Man will naturally make his own hells and heavens, as will other animals, and feel himself cock of the evolutionary roost.

All animals are mere creatures living in the ocean of oxygen and hydrogen, or in the ocean of plain oxygen. They procreate in a similar manner, usually by fertilizing eggs within the body or without; they eat the same kinds of grubs; they suffer from like ailments, and perish by disintegration and disease, unless they kill each other before their natural lifetime has expired. Whole organs of man and animals are so much alike they could almost be interchanged. Perhaps some day they will be; some animal glands have already been transplanted successfully into humans.

There are some reasons for man to feel that he may be the epitome of the universe; man has become aware of quite a few sources of energy; most of which he has used immediately to destroy other men. But it is not unreasonable to assume that some insects have learned to manage sources of energy unknown to man which they use, for instance, to carry loads many hundred times heavier than themselves.
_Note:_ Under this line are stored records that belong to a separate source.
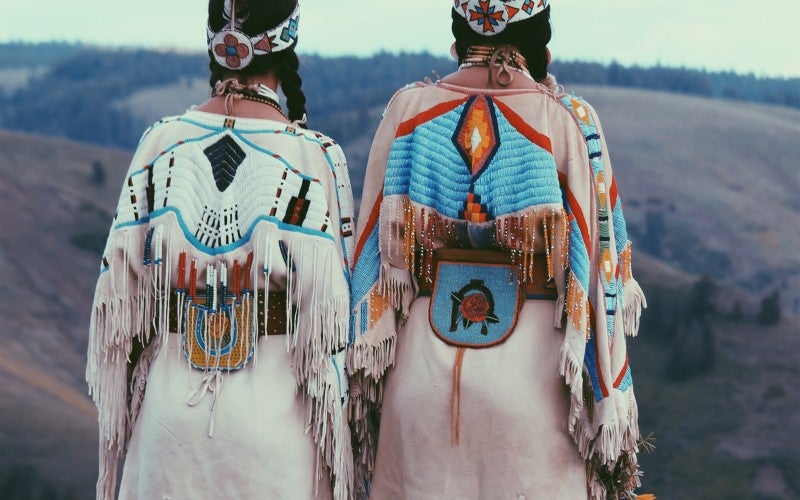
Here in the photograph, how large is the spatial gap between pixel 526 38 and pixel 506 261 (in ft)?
2.28

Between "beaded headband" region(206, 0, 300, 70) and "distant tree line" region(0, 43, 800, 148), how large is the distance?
23.6 meters

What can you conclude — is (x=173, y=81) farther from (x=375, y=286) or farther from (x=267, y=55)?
(x=375, y=286)

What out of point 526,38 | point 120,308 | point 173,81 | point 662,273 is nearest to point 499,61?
point 526,38

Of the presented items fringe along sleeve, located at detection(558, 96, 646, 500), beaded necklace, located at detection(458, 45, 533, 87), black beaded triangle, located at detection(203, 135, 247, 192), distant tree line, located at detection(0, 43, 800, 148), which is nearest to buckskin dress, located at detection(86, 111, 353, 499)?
black beaded triangle, located at detection(203, 135, 247, 192)

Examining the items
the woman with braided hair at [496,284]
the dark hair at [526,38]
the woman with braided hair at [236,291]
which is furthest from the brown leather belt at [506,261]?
the dark hair at [526,38]

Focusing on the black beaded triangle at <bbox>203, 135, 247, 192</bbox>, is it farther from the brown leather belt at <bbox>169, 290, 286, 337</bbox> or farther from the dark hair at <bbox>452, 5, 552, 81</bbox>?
the dark hair at <bbox>452, 5, 552, 81</bbox>

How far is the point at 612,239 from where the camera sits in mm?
5027

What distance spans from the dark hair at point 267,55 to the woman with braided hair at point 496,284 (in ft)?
1.08

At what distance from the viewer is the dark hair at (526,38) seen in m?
5.08

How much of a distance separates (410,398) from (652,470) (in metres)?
11.5

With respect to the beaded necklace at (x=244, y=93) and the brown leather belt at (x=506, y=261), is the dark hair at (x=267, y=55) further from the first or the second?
the brown leather belt at (x=506, y=261)

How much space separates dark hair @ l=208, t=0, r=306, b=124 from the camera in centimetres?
514

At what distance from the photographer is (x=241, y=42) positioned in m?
5.12

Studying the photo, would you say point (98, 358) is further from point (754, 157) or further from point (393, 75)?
point (393, 75)
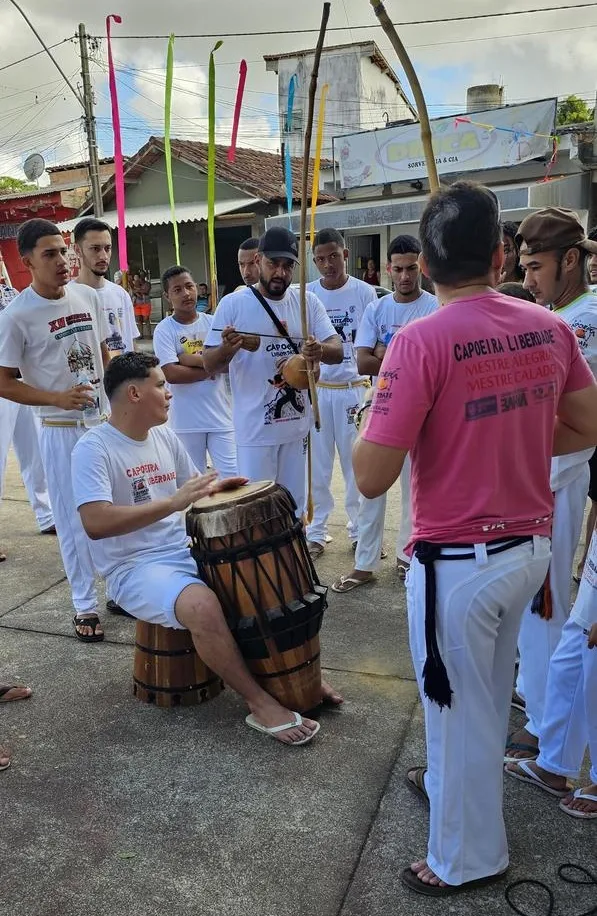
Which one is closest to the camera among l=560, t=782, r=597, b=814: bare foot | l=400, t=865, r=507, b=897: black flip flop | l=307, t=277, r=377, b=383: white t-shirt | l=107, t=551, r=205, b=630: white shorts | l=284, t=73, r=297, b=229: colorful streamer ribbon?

Their use of strength as well as ingenuity is often applied to gathering a supply of food for their settlements.

These and many parallel considerations fail to inspire me with the idea that there is such a process in nature as evolution toward perfection. And even if evolution is taking place, the goal of its progress is positively not man.

When writers, clear-thinking or otherwise, set up a whole plausible system of probabilities and likelihoods, there is a danger that some lazy-minded epoch will take cover under this comfortable philosophy and stay there like a worm that has crawled into an empty snail shell. It is so pride-warming and satisfying to think: fish, amphibian, reptile, mammal and, finally, glorious rational man!